Although the South African government plays an increasing role in tertiary
education, its involvement has not received the attention that it
deserves. The goals of tertiary education are multi-dimensional at the
individual and societal levels, but the guiding paradigm was viewing it
in relation to the manpower and socio-economic needs of the country.
This meant analysing how the government attempted to deal with these
needs, especially in certain key professions, such as engineering and
teaching.
The following hypotheses were tested:
HYPOTHESIS 1
The prestige of the universities within the tertiary education system will
persist for a longer period than the economic rewards of its graduates
alone would justify.
HYPOTHESIS 2
The expansion from elite to mass tertiary education will lead to greater
dependence on government funding and increased need for control,
co-ordination, and national standards.
HYPOTHESIS 3
Governments will underinvest in technical education.
HYPOTHESIS 4
In "bad" economic times tertiary education enrolments will decline.

HYPOTHESIS 5
Continuing university prestige will cause the college of advanced technical
education (CATE) and technikon enrolments and diplomas and certificates
awarded to lag behind university degrees and diplomas.
HYPOTHESIS 6
In "bad" economic times CATE and technikon technical enrolments will
decline.
HYPOTHESIS 7
Fears of surpluses of university graduates, especially in the arts, on the
one hand and shortages of certain types of manpower on the other hand
will lead to government efforts to redress the balance.
HYPOTHESIS 8
There will be significant limitations on government efforts to create the
desired numbers and types of skilled manpower, for interventionism of
this sort will run counter to individual aspirations.
Tertiary education for all of the population groups since 1945 was covered.
Whilst there are some gaps in the available enrolment and expenditure
data, they do not invalidate the conclusions.

====================

_Request 1_.
In the passage on South African tertiary education, which two key professions are given as examples?
_Request 2_.
Carry on the passage on South African tertiary education from its final sentence.

_Dataset section_.

====================

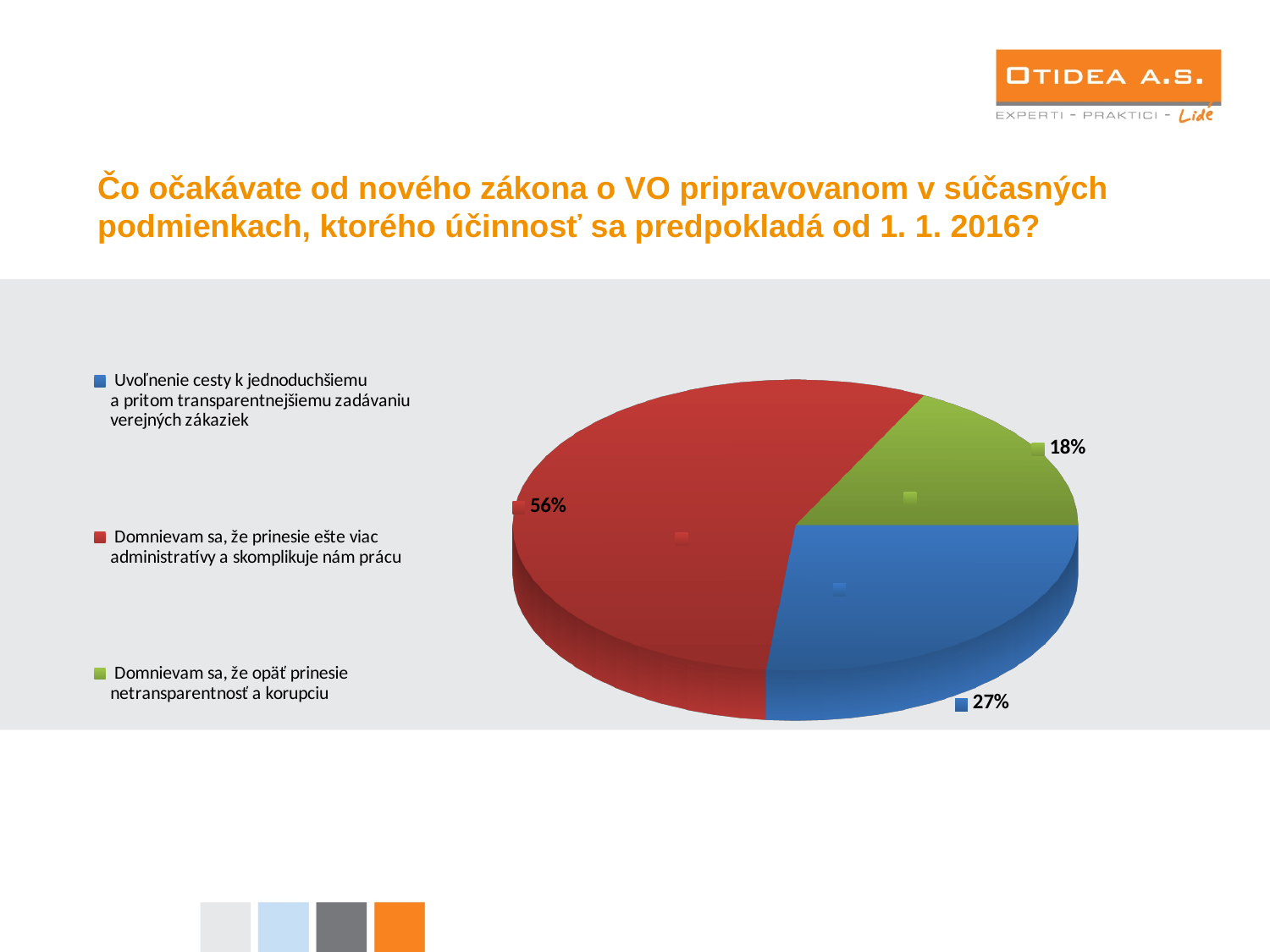
How many slices does the pie chart have? 3 Which is larger: the share for "Uvoľnenie cesty k jednoduchšiemu a pritom transparentnejšiemu zadávaniu verejných zákaziek" or the share for "Domnievam sa, že opäť prinesie netransparentnosť a korupciu"? Uvoľnenie cesty k jednoduchšiemu a pritom transparentnejšiemu zadávaniu verejných zákaziek Which answer has the largest share of the pie? Domnievam sa, že prinesie ešte viac administratívy a skomplikuje nám prácu What share of respondents answered "Uvoľnenie cesty k jednoduchšiemu a pritom transparentnejšiemu zadávaniu verejných zákaziek"? 27% What share of respondents answered "Domnievam sa, že prinesie ešte viac administratívy a skomplikuje nám prácu"? 56% Which answer has the smallest share of the pie? Domnievam sa, že opäť prinesie netransparentnosť a korupciu What kind of chart is shown on the slide? pie chart What colour is the slice labelled 18%? green What colour is the slice representing "Domnievam sa, že prinesie ešte viac administratívy a skomplikuje nám prácu"? red What is the difference in percentage points between the 27% slice and the 18% slice? 9 What is the difference in percentage points between the largest slice (56%) and the smallest slice (18%)? 38 What share of respondents answered "Domnievam sa, že opäť prinesie netransparentnosť a korupciu"? 18%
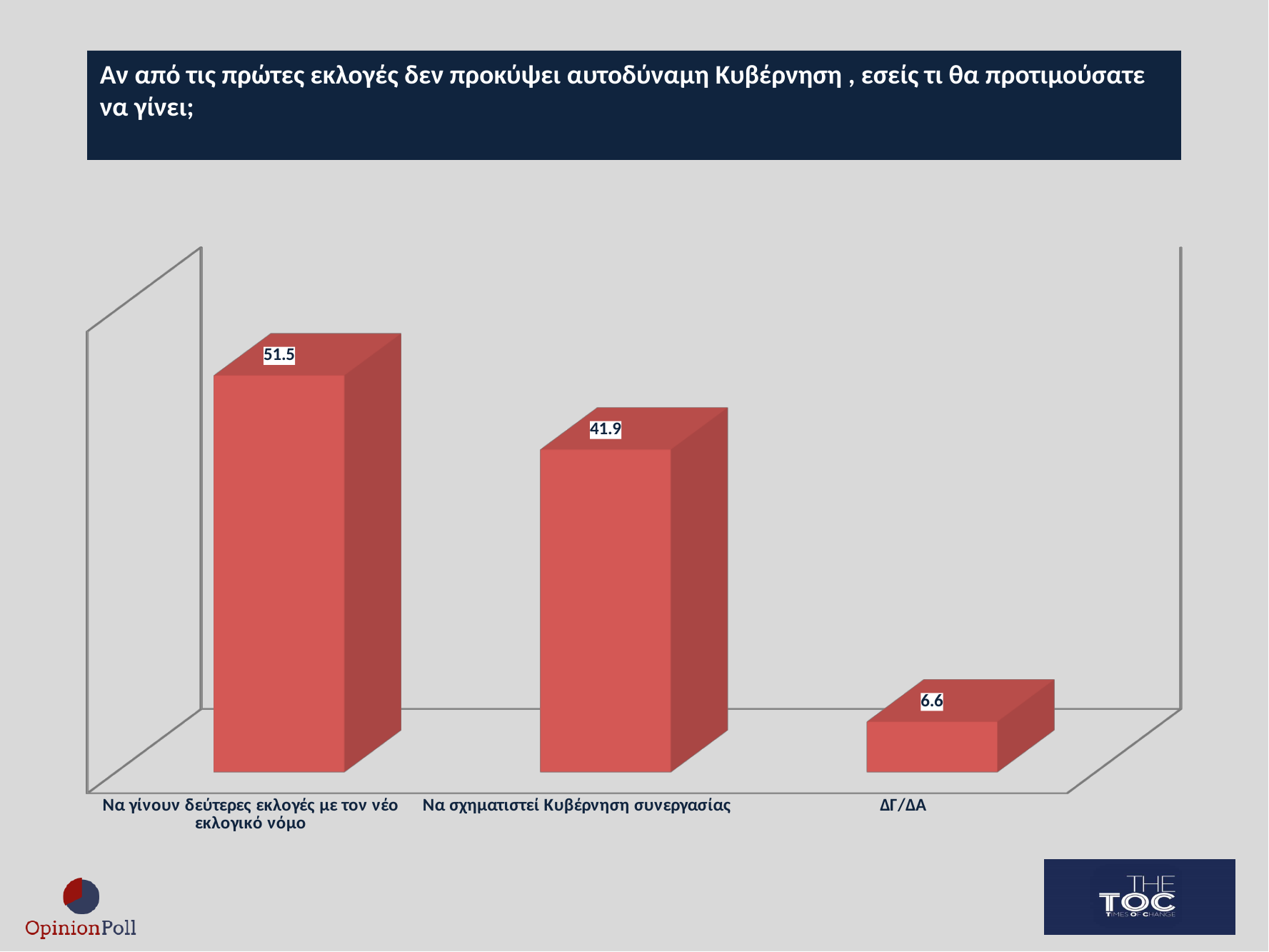
What is the difference between the values for "Να σχηματιστεί Κυβέρνηση συνεργασίας" and "ΔΓ/ΔΑ"? 35.3 Which category has the lowest value? ΔΓ/ΔΑ How many categories are shown in the chart? 3 Which is larger: the value for "Να σχηματιστεί Κυβέρνηση συνεργασίας" or the value for "ΔΓ/ΔΑ"? Να σχηματιστεί Κυβέρνηση συνεργασίας What is the title of the chart? Αν από τις πρώτες εκλογές δεν προκύψει αυτοδύναμη Κυβέρνηση , εσείς τι θα προτιμούσατε να γίνει; Which category has the highest value? Να γίνουν δεύτερες εκλογές με τον νέο εκλογικό νόμο What is the value for "ΔΓ/ΔΑ"? 6.6 Do the values rise or fall from left to right across the categories? Fall What is the difference between the values for "Να γίνουν δεύτερες εκλογές με τον νέο εκλογικό νόμο" and "Να σχηματιστεί Κυβέρνηση συνεργασίας"? 9.6 What is the value for "Να σχηματιστεί Κυβέρνηση συνεργασίας"? 41.9 What is the value for "Να γίνουν δεύτερες εκλογές με τον νέο εκλογικό νόμο"? 51.5 What kind of chart is shown on the slide? Bar chart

====================

_Written answer 1_.
Engineering and teaching.

_Written answer 2_.
In a plural society with deep cleavages amongst the four main population
groups and lesser intra group cleavages, separate education systems
developed. All population groups value academic education very highly,
especially the blacks. The biases in favour of an academic education
are deep rooted and multi-faceted, going back to the colonial times.
Within the South African context, there are also political, socio-economic,
educational, and vocational factors reinforcing these biases.

Ever since the creation of the Union in 1910 there has been an ongoing
debate and controversy about the division of authority in education between
the central government and the provincial governments. This has
been especially the case with the colleges of education for the whites.
It Will soon end, however, when the central government will take them
over, as well as primary and secondary schools for the whites.
Black education was taken over from provincial governments in 1954 up
to the university level as part of the separate development policy. The
same was done in the case of coloured education in 1967, and by 1970
with Indian education. In 1960 the University College of Fort Hare was
taken over by the central government, and the University Colleges of
Zululand and North were also created in 1959 for specific ethnic groups.
Since then all of the non-white universities have experienced student
unrest, especially the black ones. The government policy had the unintended
consequence of contributing to their politicisation.
The administrative structure is a complex one. There is one education
ministry for each major population group, plus one dealing with general
education matters. An elaborate statutory advisory system of boards,
committees, and councils exists. There is, however, no body offering
advice to the government on tertiary education as a whole for any of the
population groups.
The current expenditures for universities from 1953 until 1985 were under
the Holloway formula, consisting of the basic subsidy, standard provision,
cost of living allowance, free income, and capital expenditure.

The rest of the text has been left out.